Ubuntu16.04+cuda8.0+cuDNNV5.1 + Tensorflow+ GT 840M安装小结
Posted Image Process
tags:
篇首语:本文由小常识网(cha138.com)小编为大家整理,主要介绍了Ubuntu16.04+cuda8.0+cuDNNV5.1 + Tensorflow+ GT 840M安装小结相关的知识,希望对你有一定的参考价值。
最近重装系统,安装了tensorflow的配置环境
总结一下。
参考资料
http://blog.csdn.net/ZWX2445205419/article/details/69429518
http://blog.csdn.net/u013294888/article/details/56666023
http://www.2cto.com/kf/201612/578337.html
http://blog.csdn.net/10km/article/details/61915535
NVIDIA驱动安装方法
https://wiki.ubuntu.com.cn/NVIDIA
查询NVIDIA的驱动型号
http://www.nvidia.com/Download/index.aspx?lang=en-us
查询GPU是否支持CUDA
https://developer.nvidia.com/cuda-gpus
GeForce 840M 5.0
坚果云盘
https://www.jianguoyun.com/s/downloads/linux
第一步 安装NIVDIA驱动
0 关闭secure boot;这一步是最关键的,否则后面都无法安装!!!!

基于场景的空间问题
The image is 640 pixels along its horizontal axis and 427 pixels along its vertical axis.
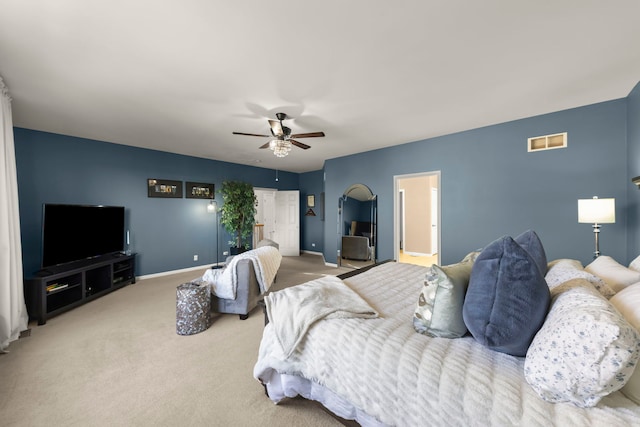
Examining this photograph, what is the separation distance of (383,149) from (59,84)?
471 centimetres

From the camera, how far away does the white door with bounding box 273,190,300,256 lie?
759 centimetres

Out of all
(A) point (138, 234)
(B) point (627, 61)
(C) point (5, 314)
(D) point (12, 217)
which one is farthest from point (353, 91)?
(A) point (138, 234)

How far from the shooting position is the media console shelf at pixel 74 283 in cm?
293

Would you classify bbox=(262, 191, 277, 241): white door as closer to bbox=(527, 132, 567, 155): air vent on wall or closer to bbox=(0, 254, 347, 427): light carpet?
bbox=(0, 254, 347, 427): light carpet

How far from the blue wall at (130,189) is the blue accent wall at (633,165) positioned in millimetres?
6802

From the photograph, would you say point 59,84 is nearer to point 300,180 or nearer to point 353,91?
point 353,91

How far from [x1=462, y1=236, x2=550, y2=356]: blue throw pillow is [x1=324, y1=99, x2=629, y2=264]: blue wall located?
307cm

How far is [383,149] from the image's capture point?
5066 mm

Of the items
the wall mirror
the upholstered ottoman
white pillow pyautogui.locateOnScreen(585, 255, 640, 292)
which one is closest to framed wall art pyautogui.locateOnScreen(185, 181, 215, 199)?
the wall mirror

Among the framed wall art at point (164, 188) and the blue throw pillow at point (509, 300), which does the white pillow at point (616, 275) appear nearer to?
the blue throw pillow at point (509, 300)

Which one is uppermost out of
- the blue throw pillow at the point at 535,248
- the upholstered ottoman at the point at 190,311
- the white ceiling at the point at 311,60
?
the white ceiling at the point at 311,60

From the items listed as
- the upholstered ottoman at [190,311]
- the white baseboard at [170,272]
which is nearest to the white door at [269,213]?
the white baseboard at [170,272]

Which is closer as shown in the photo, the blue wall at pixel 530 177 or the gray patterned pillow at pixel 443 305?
the gray patterned pillow at pixel 443 305

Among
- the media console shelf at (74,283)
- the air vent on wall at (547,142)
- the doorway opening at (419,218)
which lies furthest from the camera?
the doorway opening at (419,218)
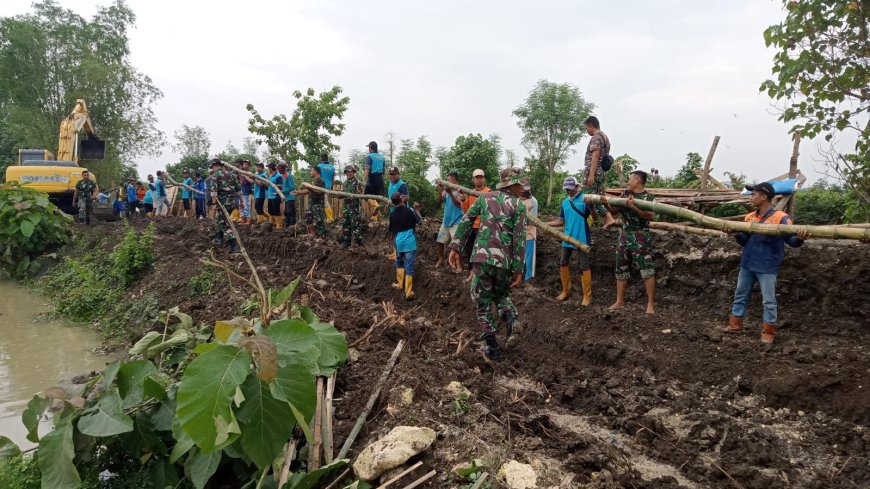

> 任务要求
这篇 Ubuntu 下安装 CUDA 与 Tensorflow 的小结写到关闭 secure boot 为止,下一步该怎么写?请从这一步之后续写下去。

> 书面回答
1 Nvidia显卡驱动信息
(1) 查看显卡的型号
首先安装显卡驱动。首先看自己显卡
lspci | grep -i vga
lspci | grep -i nvidia
然后看显卡驱动
lsmod | grep -i nvidia
#查看你的系统信息
uname -m && cat /etc/*release
# 查看核
uname -r
# 为当前核安装kernel headers和development packages
sudo apt-get install linux-headers-$(uname -r)
2、拉黑nouveau
ubuntu自带的nouveau驱动会影响cuda安装,不当操作会导致黑屏和登陆循环
终端中运行:
lsmod | grep nouveau
如果有输出则代表nouveau正在加载。
关闭方法1
2.1
创建/etc/modprobe.d/blacklist-nouveau.conf,写入:
blacklist nouveau
options nouveau modeset=0
关闭方法2
2.2 首先,禁用可能导致问题的开源驱动
编辑/etc/modprobe.d/blacklist.conf;
sudo gedit /etc/modprobe.d/blacklist.conf
添加一下内容:
blacklist vga16fb
blacklist nouveau
blacklist rivafb
blacklist nvidiafb
blacklist rivatv
3 卸载之前安装的Nvidia显卡驱动安装
sudo apt-get remove –purge nvidia-*
4 安装NVIDIA驱动
在ubuntu16.04中,更换驱动非常方便,去
系统设置->软件更新->附加驱动->切换到最新的NVIDIA驱动即可。应用更改->重启
nvidia-smi
如果出现了你的GPU列表,则说明驱动安装成功了。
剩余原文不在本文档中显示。